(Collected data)
++++++++++++++++++++

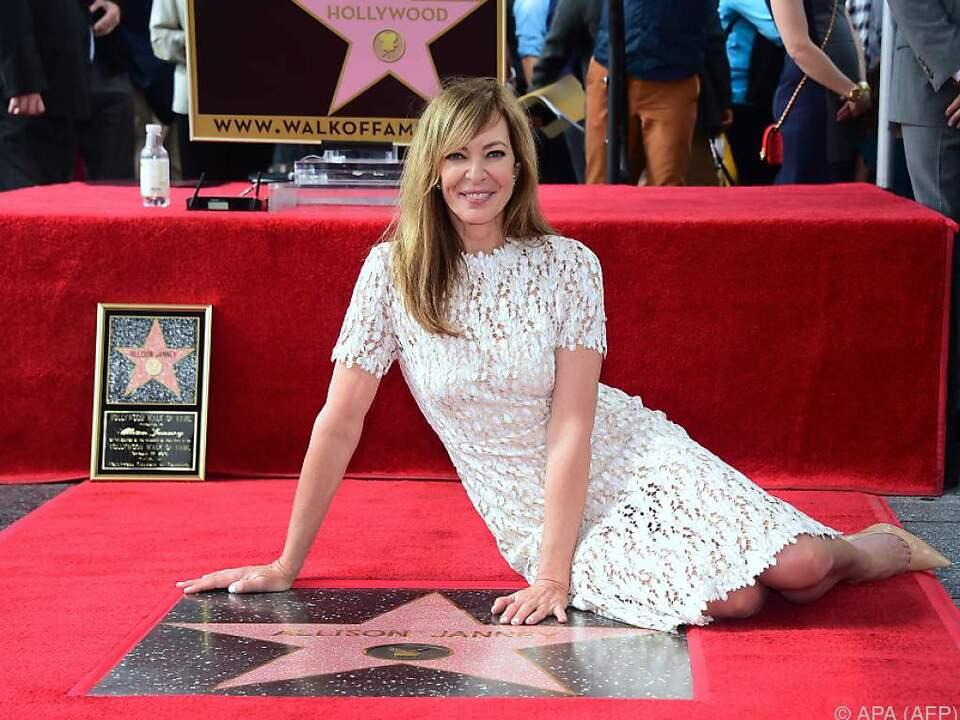 Allison Janney stolz auf ihren Stern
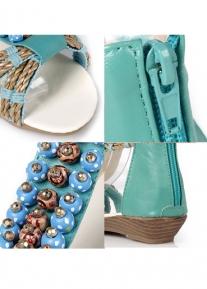 Сандалии с плетением и декоративными камнями
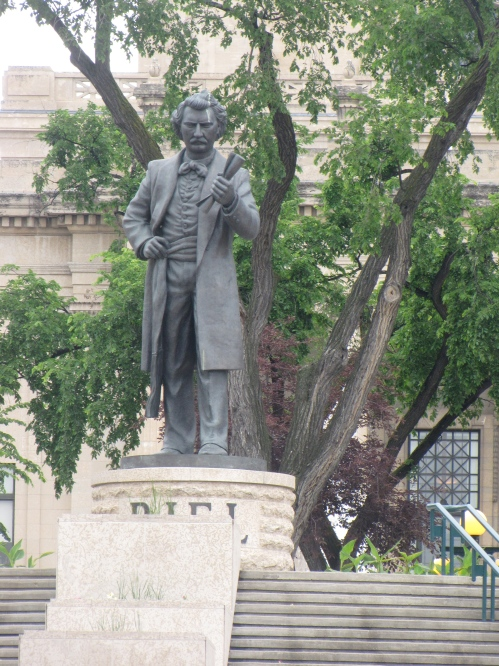 legislative building louis riel statue
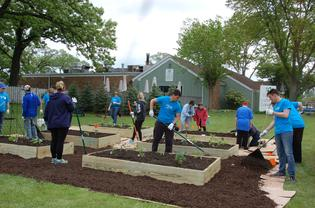 Subaru Volunteers putting the finishing touches to the Garden.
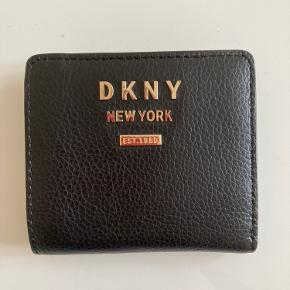 DKNY pung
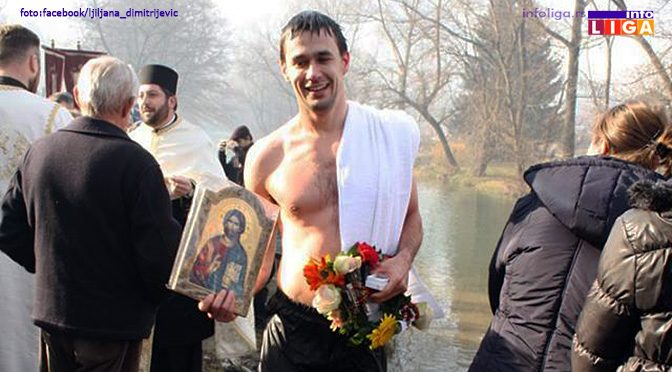 Siniša prvi doplivao do časnog krsta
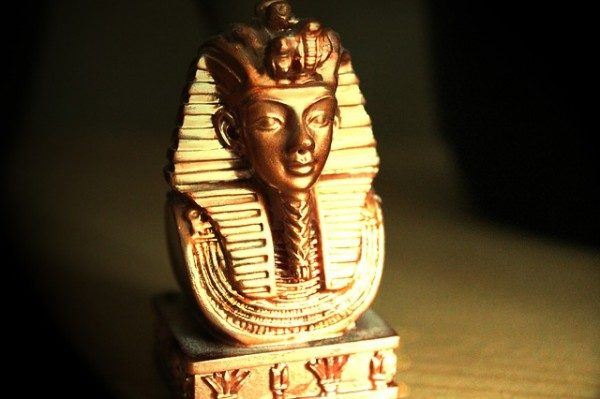 Maledizione di Tutankhamon.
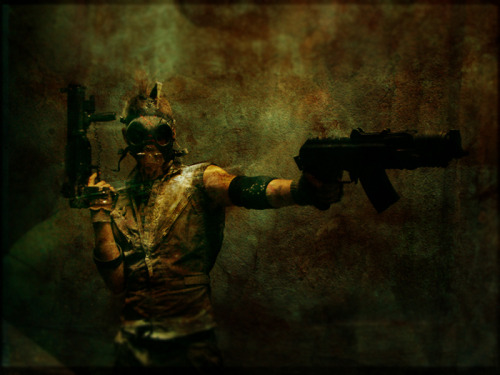 falloutgallery:  Gas Mask Raider with smgs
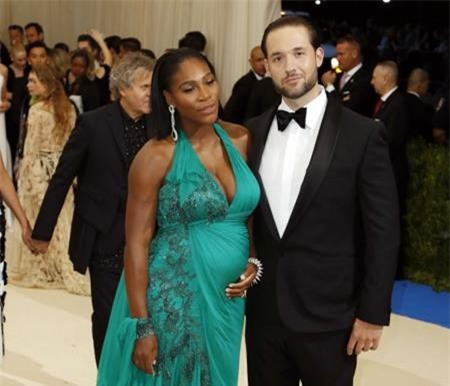 Rất nhiều fans háo hức mong chờ hôn lễ của Serena Williams và vị hôn phu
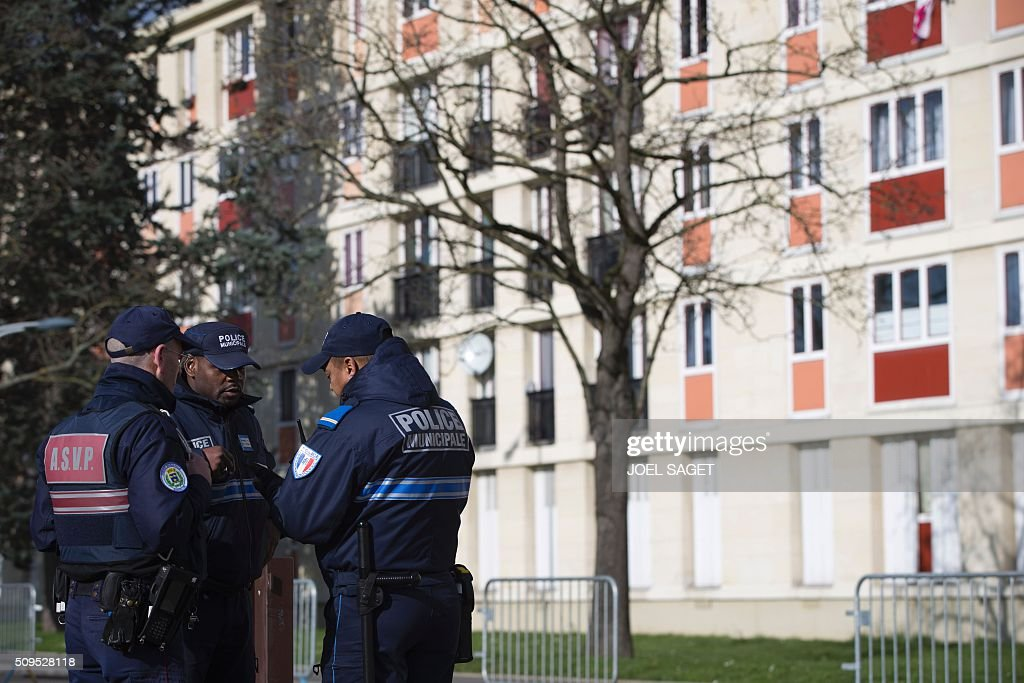 Municipal police officers stand guard near a building on February 11, 2016 in Sarcelles, northern suburb of Paris. / AFP / JOEL SAGET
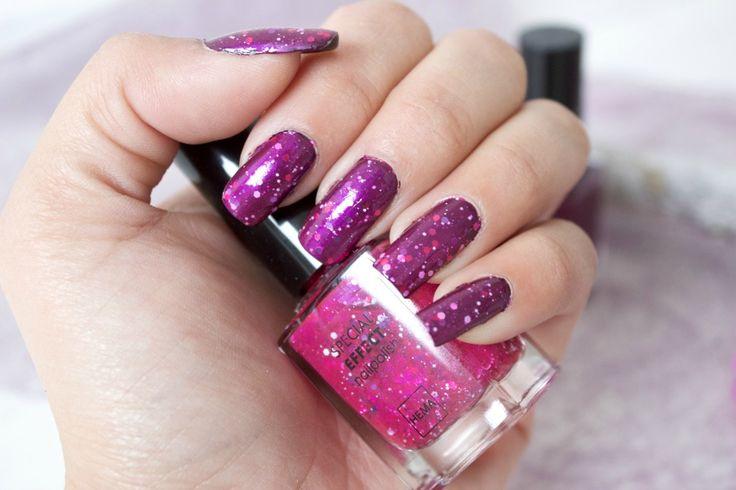 Zijn jouw nagels al kerstproof? Op onze blog laat Kaya zien hoe jij van je simpele nagellak een feestnagellak maakt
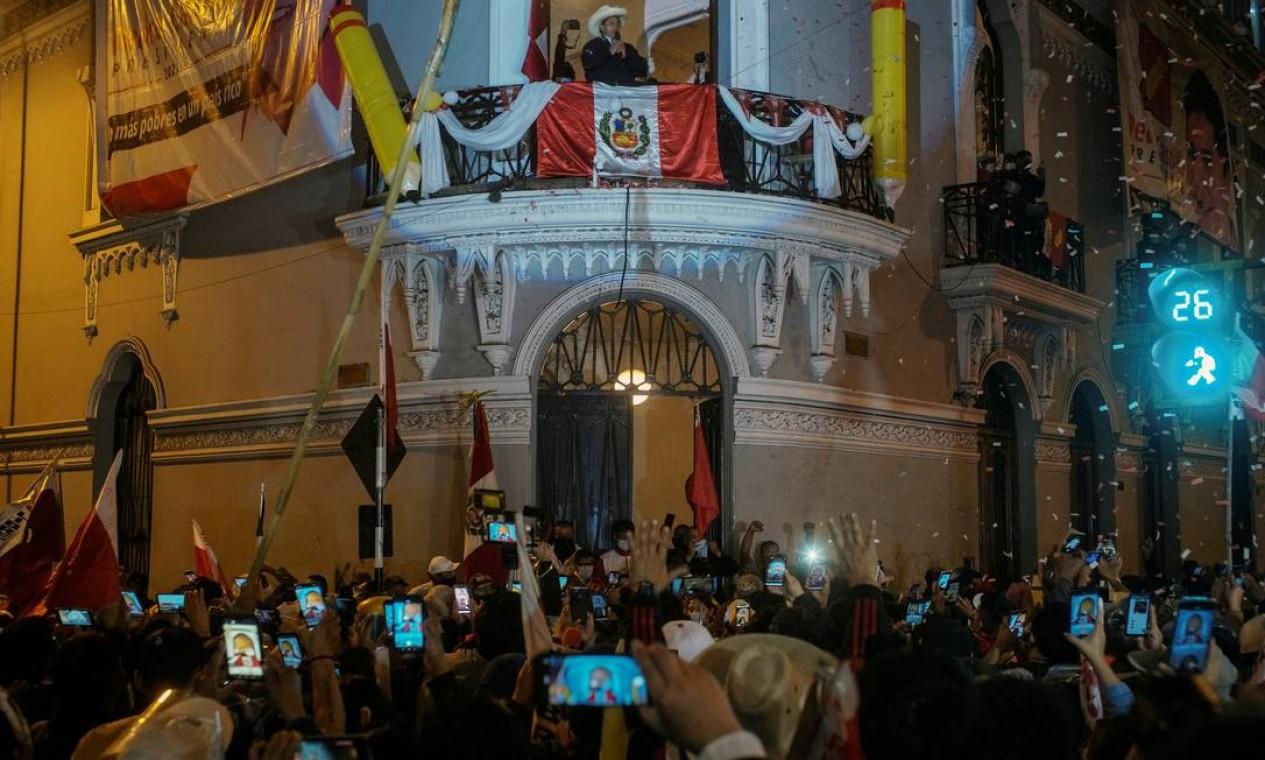 Multidão se aglomera para saudar Pedro Castillo, na sede do partido, em Lima Foto: ALESSANDRO CINQUE / REUTERS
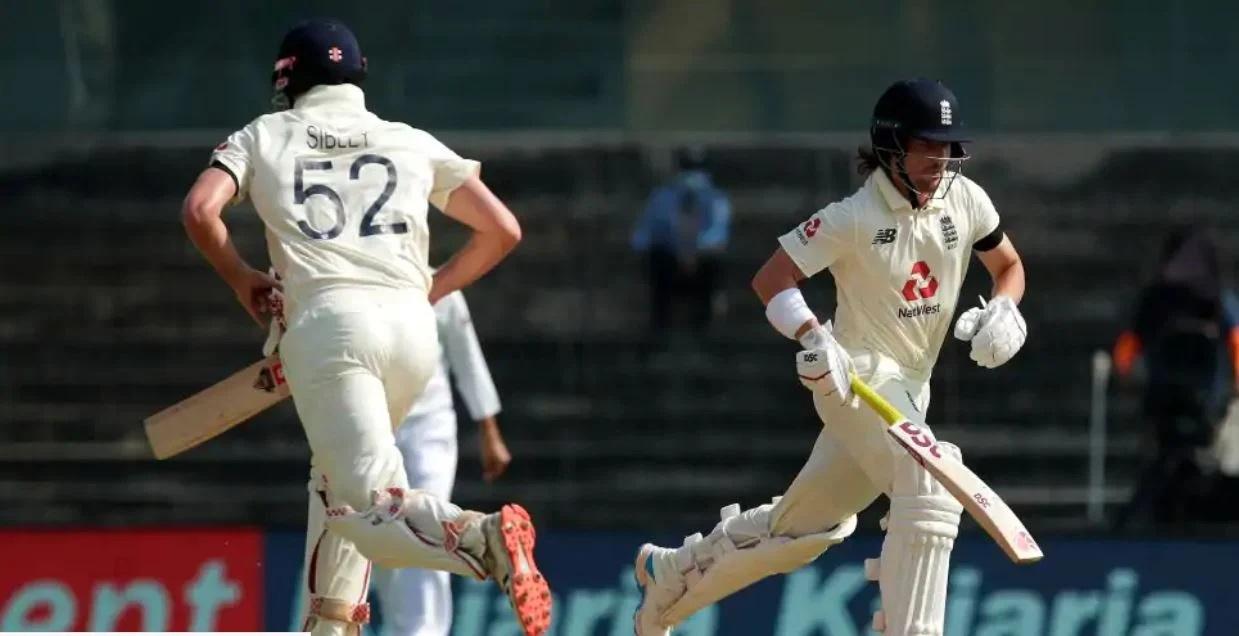 INDvaENG: এই কারণে প্রথম টেস্টে কালো ব্যান্ড পড়ে খেলছে ইংল্যান্ডের দল 3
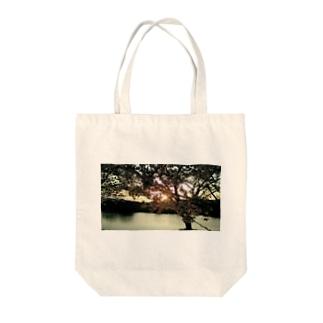 夕陽と桜 Tote bags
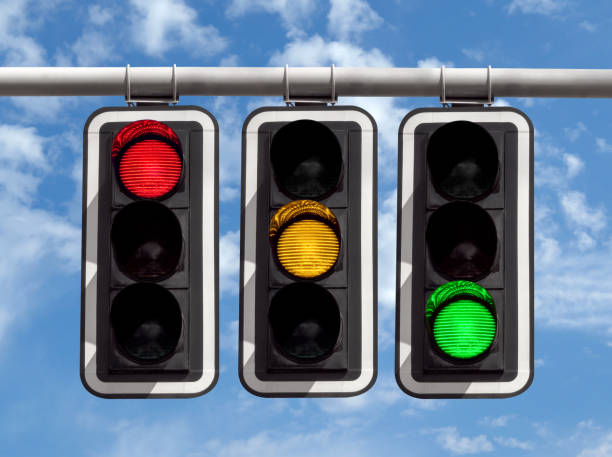 青空交通信号 - 赤黄緑します。 ストックフォト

++++++++++++++++++++

## Task details
All of the data above needs to be given again exactly. Leave out each image.

## Response to this exercise
 Allison Janney stolz auf ihren Stern
 Сандалии с плетением и декоративными камнями
 legislative building louis riel statue
 Subaru Volunteers putting the finishing touches to the Garden.
 DKNY pung
 Siniša prvi doplivao do časnog krsta
 Maledizione di Tutankhamon.
 falloutgallery:  Gas Mask Raider with smgs
 Rất nhiều fans háo hức mong chờ hôn lễ của Serena Williams và vị hôn phu
 Municipal police officers stand guard near a building on February 11, 2016 in Sarcelles, northern suburb of Paris. / AFP / JOEL SAGET
 Zijn jouw nagels al kerstproof? Op onze blog laat Kaya zien hoe jij van je simpele nagellak een feestnagellak maakt
 Multidão se aglomera para saudar Pedro Castillo, na sede do partido, em Lima Foto: ALESSANDRO CINQUE / REUTERS
 INDvaENG: এই কারণে প্রথম টেস্টে কালো ব্যান্ড পড়ে খেলছে ইংল্যান্ডের দল 3
 夕陽と桜 Tote bags
 青空交通信号 - 赤黄緑します。 ストックフォト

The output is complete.